## WORK TO BE COMPLETED:
Gather each line from the data below that contains the word "church".

--- --- ---

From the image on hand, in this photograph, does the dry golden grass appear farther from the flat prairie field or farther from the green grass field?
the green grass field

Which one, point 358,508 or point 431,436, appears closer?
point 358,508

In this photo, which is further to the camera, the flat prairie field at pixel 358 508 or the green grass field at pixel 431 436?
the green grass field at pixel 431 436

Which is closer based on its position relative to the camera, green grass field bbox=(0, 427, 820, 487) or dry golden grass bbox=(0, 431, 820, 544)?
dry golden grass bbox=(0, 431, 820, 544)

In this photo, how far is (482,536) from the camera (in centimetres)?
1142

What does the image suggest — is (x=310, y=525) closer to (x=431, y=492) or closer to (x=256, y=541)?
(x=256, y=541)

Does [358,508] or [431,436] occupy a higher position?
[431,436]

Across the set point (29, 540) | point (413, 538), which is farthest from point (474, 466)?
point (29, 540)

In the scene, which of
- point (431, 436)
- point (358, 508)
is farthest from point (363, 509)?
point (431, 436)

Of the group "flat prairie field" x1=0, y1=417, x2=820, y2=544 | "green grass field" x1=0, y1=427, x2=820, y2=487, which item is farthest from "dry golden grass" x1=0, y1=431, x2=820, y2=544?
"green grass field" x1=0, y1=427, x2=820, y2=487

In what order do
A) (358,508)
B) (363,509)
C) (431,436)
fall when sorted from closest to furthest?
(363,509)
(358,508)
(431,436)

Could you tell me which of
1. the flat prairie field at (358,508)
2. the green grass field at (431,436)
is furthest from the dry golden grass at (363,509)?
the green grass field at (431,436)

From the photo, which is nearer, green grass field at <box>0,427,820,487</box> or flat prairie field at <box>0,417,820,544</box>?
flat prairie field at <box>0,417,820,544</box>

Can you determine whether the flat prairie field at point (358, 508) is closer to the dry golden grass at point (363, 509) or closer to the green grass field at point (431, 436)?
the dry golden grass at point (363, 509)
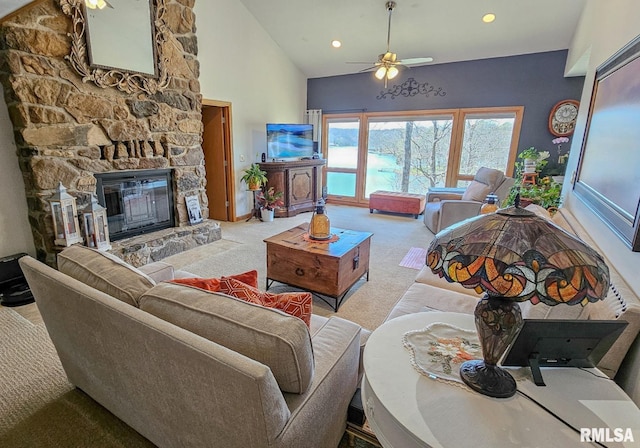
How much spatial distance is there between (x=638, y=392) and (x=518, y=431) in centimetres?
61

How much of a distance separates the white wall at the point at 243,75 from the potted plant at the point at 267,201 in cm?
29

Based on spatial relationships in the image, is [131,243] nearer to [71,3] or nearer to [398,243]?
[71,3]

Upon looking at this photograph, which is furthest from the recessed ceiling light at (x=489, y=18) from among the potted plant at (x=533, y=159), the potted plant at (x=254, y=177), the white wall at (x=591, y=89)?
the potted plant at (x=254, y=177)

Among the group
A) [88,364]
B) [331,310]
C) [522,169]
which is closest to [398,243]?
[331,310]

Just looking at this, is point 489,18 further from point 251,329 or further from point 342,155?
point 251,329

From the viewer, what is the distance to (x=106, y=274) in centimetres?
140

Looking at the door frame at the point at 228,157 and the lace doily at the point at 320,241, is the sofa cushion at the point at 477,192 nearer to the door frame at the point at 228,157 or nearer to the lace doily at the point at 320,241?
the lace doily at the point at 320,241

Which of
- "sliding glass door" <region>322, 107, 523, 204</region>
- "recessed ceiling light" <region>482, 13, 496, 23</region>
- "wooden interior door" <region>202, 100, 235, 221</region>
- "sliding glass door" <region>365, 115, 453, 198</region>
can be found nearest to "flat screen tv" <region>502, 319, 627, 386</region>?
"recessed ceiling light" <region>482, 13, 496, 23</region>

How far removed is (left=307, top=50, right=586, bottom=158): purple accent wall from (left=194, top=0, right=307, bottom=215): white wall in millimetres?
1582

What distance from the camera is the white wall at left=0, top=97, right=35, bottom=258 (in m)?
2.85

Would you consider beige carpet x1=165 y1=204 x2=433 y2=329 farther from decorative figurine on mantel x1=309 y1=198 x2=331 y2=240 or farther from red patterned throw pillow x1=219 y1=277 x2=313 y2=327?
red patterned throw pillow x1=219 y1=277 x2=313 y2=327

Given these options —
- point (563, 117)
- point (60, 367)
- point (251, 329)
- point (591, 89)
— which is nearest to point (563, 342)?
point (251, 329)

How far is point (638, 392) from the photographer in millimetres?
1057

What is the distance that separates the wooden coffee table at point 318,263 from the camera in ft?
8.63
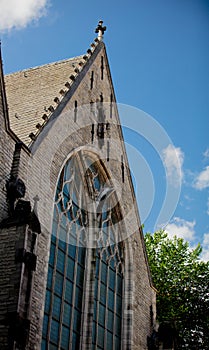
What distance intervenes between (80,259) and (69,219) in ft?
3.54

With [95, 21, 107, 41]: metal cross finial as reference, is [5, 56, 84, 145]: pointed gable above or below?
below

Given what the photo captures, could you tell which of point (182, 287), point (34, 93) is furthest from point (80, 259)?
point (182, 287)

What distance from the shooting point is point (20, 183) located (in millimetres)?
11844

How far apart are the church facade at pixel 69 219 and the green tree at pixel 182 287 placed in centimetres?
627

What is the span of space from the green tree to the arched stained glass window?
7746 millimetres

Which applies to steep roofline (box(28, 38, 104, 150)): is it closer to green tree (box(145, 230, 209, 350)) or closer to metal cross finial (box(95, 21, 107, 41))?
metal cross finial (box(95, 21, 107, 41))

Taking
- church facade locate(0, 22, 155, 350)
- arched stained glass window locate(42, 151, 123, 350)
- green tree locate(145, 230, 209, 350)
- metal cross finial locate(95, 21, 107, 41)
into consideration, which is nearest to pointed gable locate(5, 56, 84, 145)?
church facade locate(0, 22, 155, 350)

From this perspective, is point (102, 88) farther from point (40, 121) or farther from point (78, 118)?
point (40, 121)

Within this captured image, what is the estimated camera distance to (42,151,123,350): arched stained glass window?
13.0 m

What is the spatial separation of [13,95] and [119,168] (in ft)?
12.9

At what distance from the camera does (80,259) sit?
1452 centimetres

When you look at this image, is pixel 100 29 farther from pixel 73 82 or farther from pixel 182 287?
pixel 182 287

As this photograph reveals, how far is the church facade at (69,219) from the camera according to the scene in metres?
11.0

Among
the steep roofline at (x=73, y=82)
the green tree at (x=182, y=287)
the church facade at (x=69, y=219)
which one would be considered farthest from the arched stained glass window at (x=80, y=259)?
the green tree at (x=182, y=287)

--- --- ---

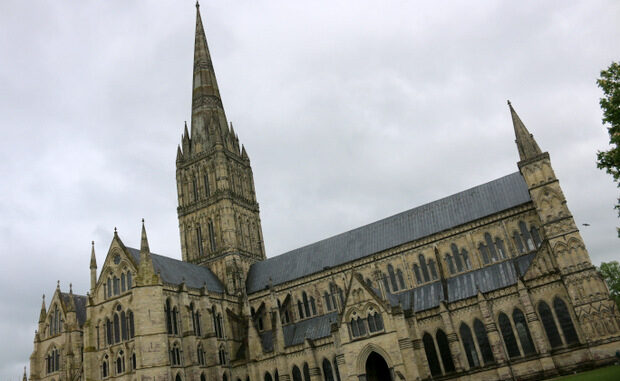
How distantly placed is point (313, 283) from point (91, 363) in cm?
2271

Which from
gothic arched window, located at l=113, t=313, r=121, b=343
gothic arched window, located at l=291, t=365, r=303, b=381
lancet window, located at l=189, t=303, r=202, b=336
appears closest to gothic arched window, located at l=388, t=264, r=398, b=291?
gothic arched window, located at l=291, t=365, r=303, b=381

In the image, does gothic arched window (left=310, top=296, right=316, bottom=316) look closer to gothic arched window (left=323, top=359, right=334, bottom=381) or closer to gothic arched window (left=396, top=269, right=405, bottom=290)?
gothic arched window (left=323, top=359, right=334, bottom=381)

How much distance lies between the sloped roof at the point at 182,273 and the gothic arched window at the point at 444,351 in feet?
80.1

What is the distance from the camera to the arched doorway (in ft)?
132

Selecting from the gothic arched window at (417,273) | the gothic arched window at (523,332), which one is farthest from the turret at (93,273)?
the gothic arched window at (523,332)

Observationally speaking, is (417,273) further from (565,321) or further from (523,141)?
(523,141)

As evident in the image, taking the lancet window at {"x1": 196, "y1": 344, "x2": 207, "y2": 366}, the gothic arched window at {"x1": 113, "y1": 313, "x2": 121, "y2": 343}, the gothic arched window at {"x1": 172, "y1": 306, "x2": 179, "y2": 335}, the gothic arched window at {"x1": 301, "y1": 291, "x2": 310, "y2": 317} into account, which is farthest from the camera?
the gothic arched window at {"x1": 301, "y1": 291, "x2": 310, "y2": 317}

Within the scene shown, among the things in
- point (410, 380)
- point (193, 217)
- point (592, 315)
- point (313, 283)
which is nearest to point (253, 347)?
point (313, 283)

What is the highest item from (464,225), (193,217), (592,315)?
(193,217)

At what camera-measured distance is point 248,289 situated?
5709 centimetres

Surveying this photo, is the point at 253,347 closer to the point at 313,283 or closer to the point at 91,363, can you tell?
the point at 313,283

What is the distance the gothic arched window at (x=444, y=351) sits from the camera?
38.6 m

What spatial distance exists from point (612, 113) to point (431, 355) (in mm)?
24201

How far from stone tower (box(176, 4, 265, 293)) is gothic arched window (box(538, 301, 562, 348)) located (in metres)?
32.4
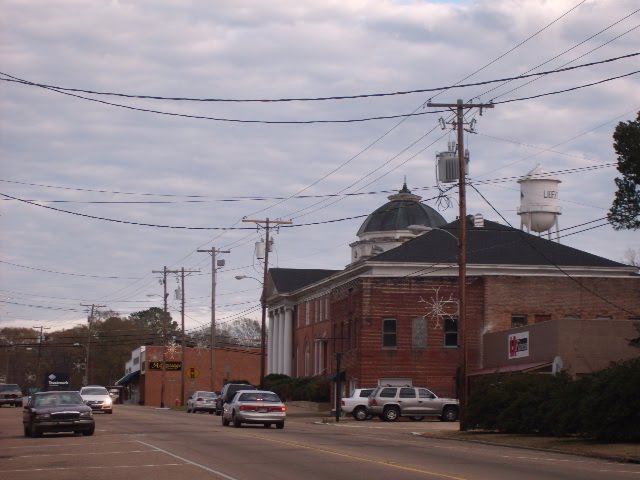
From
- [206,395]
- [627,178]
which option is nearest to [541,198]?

--- --- ---

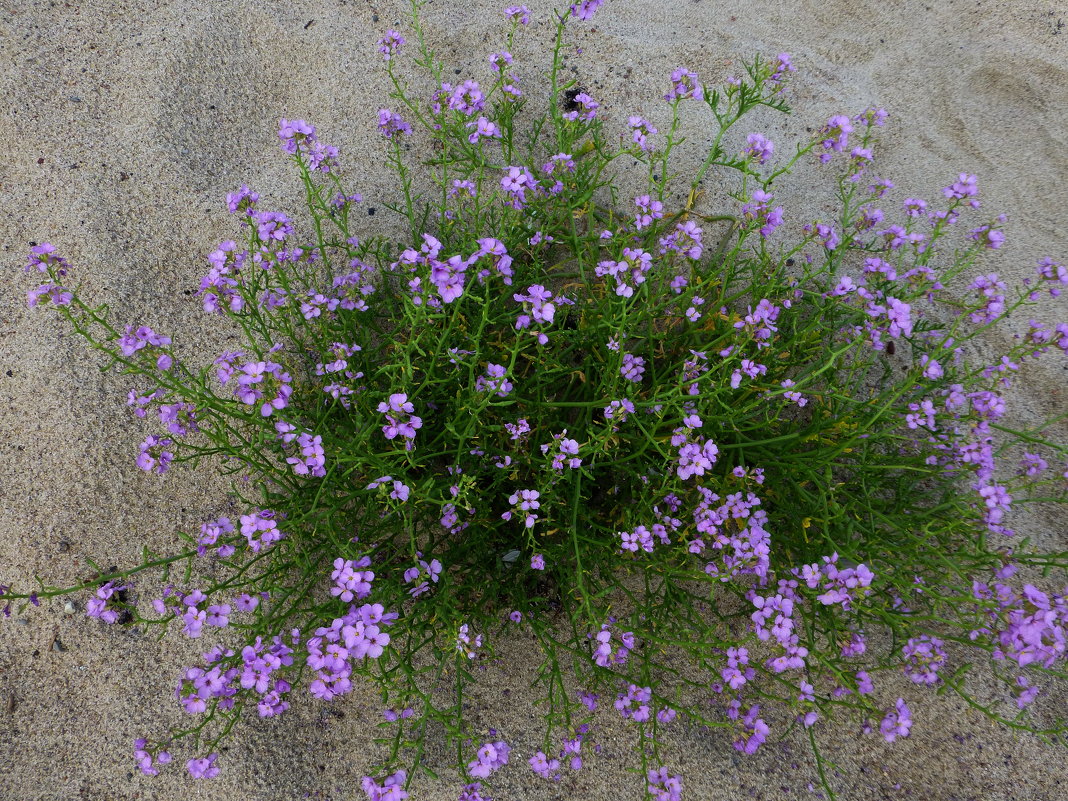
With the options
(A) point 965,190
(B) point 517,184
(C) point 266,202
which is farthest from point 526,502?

--- --- ---

## FINISHED ANSWER:
How far apart are the church facade at pixel 69 219 and the green tree at pixel 182 287 placed in centimetres?
- church facade locate(0, 22, 155, 350)
church facade locate(0, 22, 155, 350)
As this photograph reveals, how far is the church facade at (69,219) from the camera according to the scene in metres?
the church facade at (x=69, y=219)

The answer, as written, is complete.